▶ Your task: The answer must be an exact copy of all the data below.

──────── Stored data

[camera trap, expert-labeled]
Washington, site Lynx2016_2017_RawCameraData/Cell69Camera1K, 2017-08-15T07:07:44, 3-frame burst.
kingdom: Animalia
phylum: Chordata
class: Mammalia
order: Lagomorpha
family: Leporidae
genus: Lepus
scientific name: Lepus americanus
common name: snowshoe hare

────────────────

▶ Exercise output:
[camera trap, expert-labeled]
Washington, site Lynx2016_2017_RawCameraData/Cell69Camera1K, 2017-08-15T07:07:44, 3-frame burst.
kingdom: Animalia
phylum: Chordata
class: Mammalia
order: Lagomorpha
family: Leporidae
genus: Lepus
scientific name: Lepus americanus
common name: snowshoe hare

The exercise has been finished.